Tiny BASIC

Interpreter and Compiler Project

Tiny BASIC History

Tiny BASIC has an interesting decades-old history and is a precursor to the modern Free Software movement.

The Beginnings of BASIC

The original BASIC language was developed in 1964 by John Kemeny and Thomas Kurtz, on on a cut-price minicomputer at Dartmouth College, USA. It was intended to be easy enough to learn for students of all disciplines, not just computing, so that those moving on to a variety of careers got a taste of what computers could do for them.

The language spread to other institutions, and because of its simplicity, it became a de facto standard for microcomputers when they first started to appear. The microcomputer versions were somewhat cut down compared to the original 1964 version, but were still capable languages.

A Language for Hobbyists

When microcomputers became popular among hobbyists, cost became an issue. In the minicomputer era, software was often exchanged for free. But when software became a commodity and its authors began to make a living from its creation, hobbyists found that software like a BASIC interpreter now had a substantial cost attached.

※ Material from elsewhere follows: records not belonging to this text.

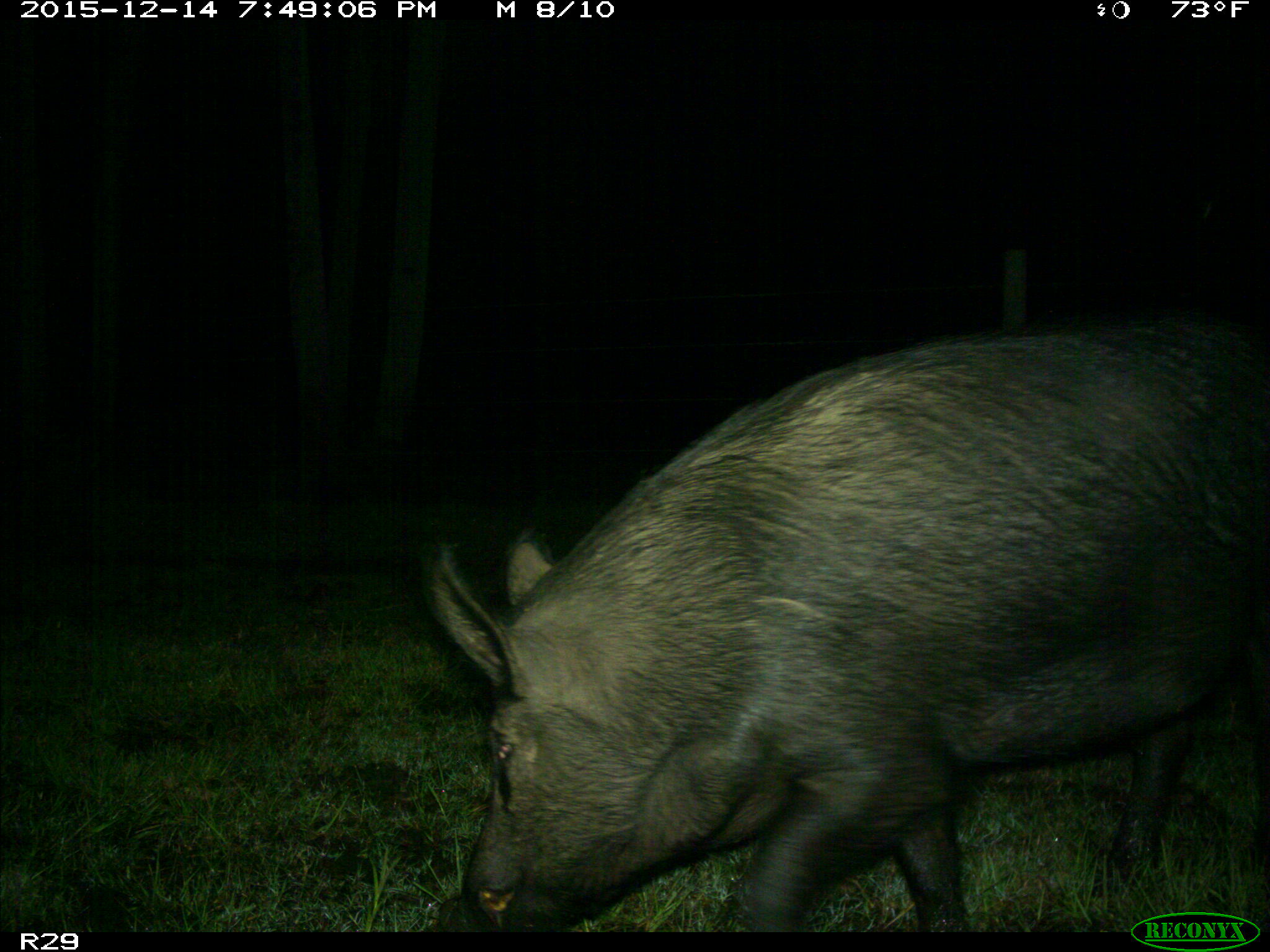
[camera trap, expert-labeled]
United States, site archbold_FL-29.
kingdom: Animalia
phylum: Chordata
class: Mammalia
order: Artiodactyla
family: Suidae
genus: Sus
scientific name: Sus scrofa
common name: wild boar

That cost was increased by BASIC's demands on memory, when authors tried to cram as much of the language's functionality as they could into the microcomputers of the era.

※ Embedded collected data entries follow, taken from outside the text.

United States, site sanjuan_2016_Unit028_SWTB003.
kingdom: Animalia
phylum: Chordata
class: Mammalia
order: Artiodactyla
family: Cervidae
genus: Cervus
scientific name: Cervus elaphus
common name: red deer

Then came Tiny BASIC. The project started in 1975, a year before Bill Gates' famous Open Letter to Hobbyists, which urged people to pay up for software such as Micro-Soft's BASIC language instead of just copying it. Gates' letter motivated many hobbyists to participate in the Tiny BASIC project, which aimed to be free and to be small, suiting the limited budgets and limited hardware that people had at the time.

Tiny BASIC was really just a subset of BASIC. While "real" BASIC had string handling, floating point arithmetic, arrays and some primitive loop structures, Tiny BASIC had none of these things. Strings were just literals to be PRINTed, arithmetic was integer only, data storage was limited to the 26 variables A-Z, and looping was performed by IF...GOTO constructs. But the language would fit into a 4K microcomputer, and it cost the user nothing.

Expanded Versions

When publishing the specification, Dennis Allison encouraged others to build their own implementations, and to expand its capabilities to their desires. People soon began adding FOR loops, arrays, more sophisticated output options, and in some cases even some rudimentary string handling. Allison admitted being slow off the mark in his own implementation due to lack of time, expanded versions appeared before any implementation that more closely followed the specification.

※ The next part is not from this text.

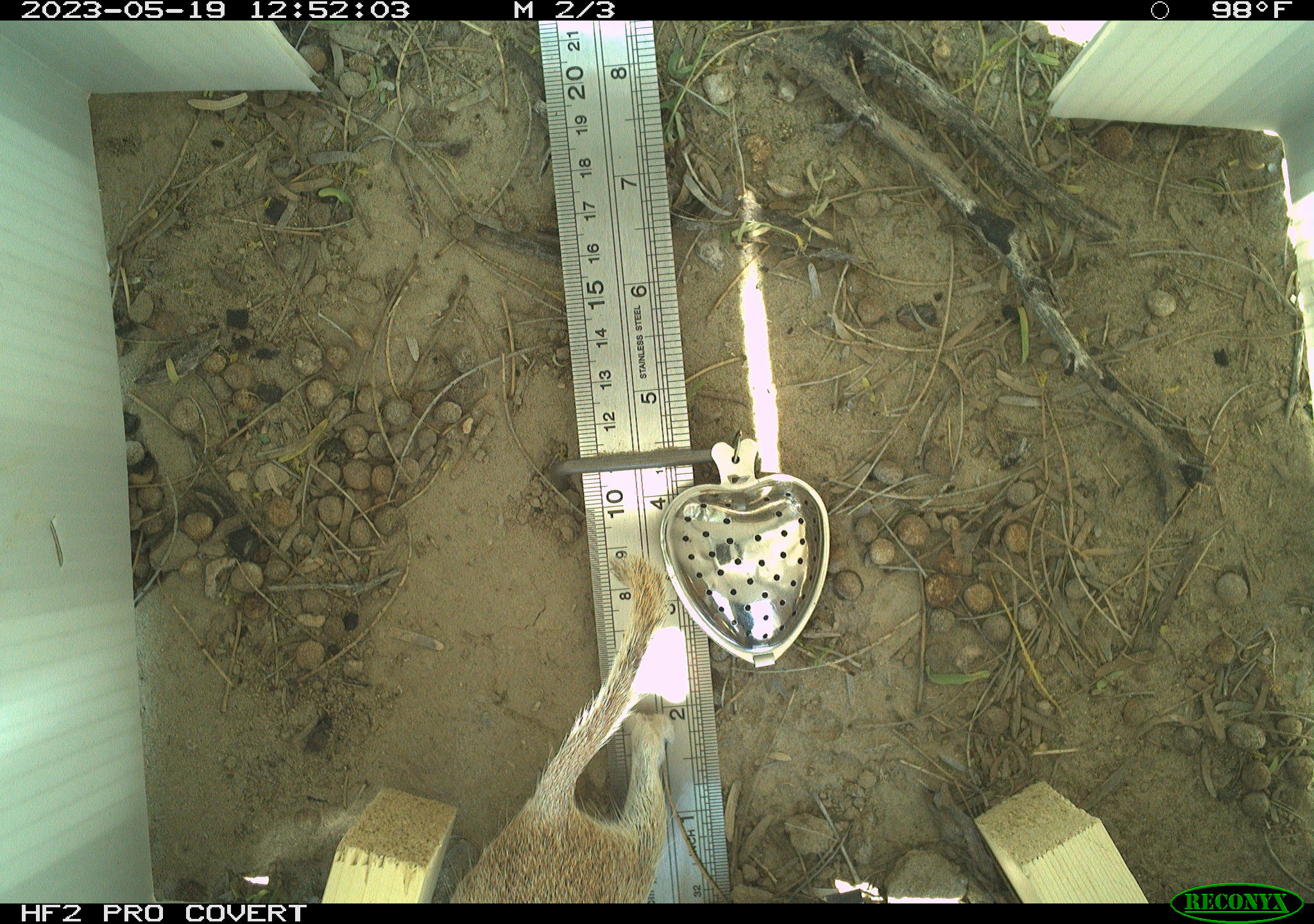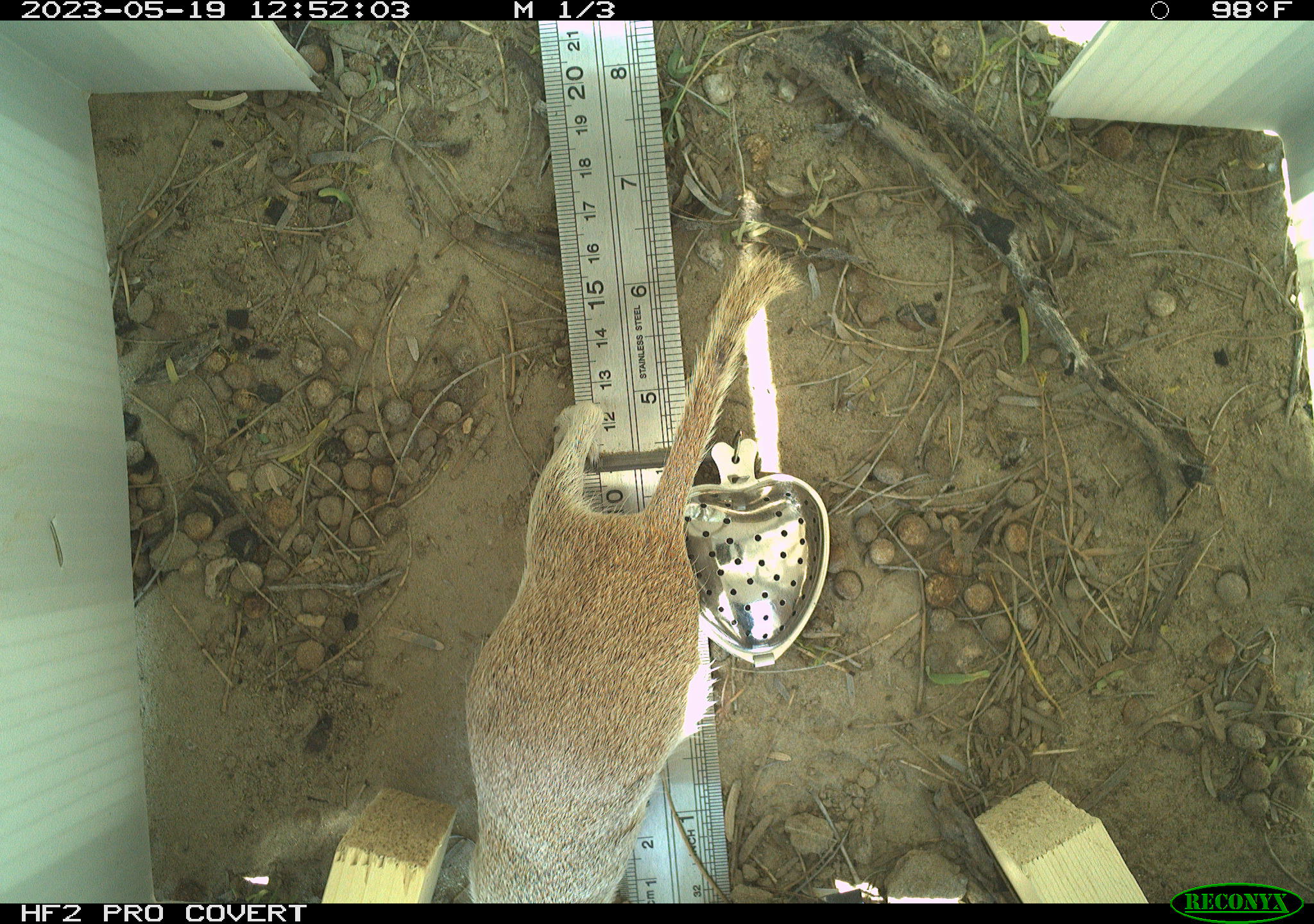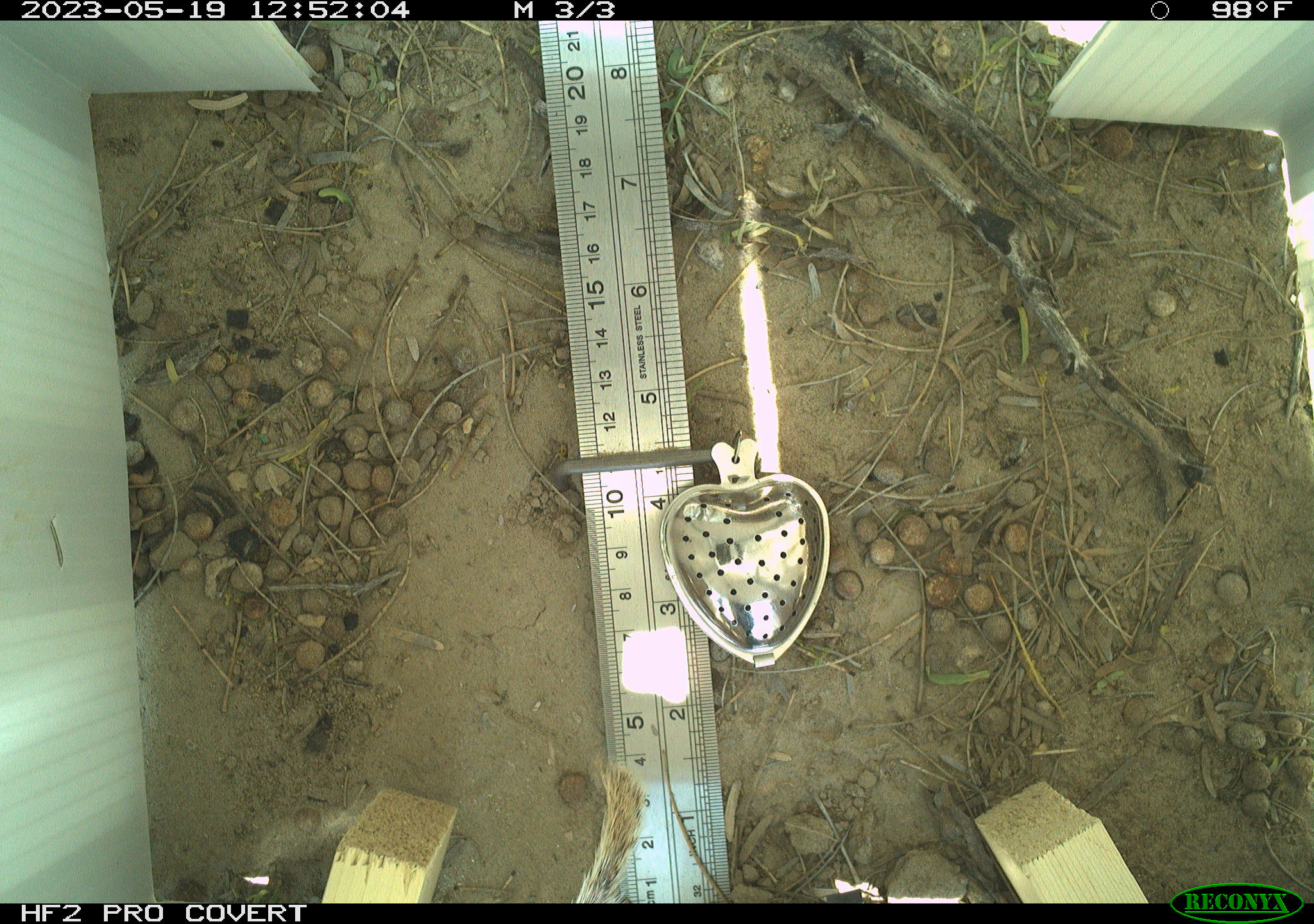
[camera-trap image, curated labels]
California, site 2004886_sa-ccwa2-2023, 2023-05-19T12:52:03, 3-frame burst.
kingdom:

Some expanded versions of the language became influential. Tom Pittman's version has only a few additions: comments, tabulated output and a couple of functions including a random number generator. These modest improvements vastly increased the usefulness of the language and this version was the starting point for some much later implementations. Pittman himself ported the interpreter to C so that it could be compiled on more modern systems.

More powerful than that was Palo Alto Tiny BASIC by Li-Chen Wang. This added similar functionality to Pittman's version, but also FOR loops, and a single array-like data structure which allowed indexed access to available memory. This version also became the starting point for later implementations.

Some versions which were very powerful but fell by the wayside include those for early single-board computers like Heathkit's 3400 and those based on the National Semiconductor SC/MP. These would add simple string handling and even a DO...UNTIL construct for more structured programming. Their feature set approaches that of the full versions of BASIC built into 1980s home computers.

Modern Usage

Tiny BASIC continues to be used in the present day, and is popular for current single-board project computers like the Arduino. These computers have limited memory by present-day standards, and Tiny BASIC's simplicity is a good way to allow them to be easily programmed to do simple tasks by those not comfortable with C or assembly language.

Its secondary purpose nowadays is as a relatively easy target for compiler and interpreter projects like the one that this web site is based on. Its simplicity and historical background makes it an ideal first compiler project.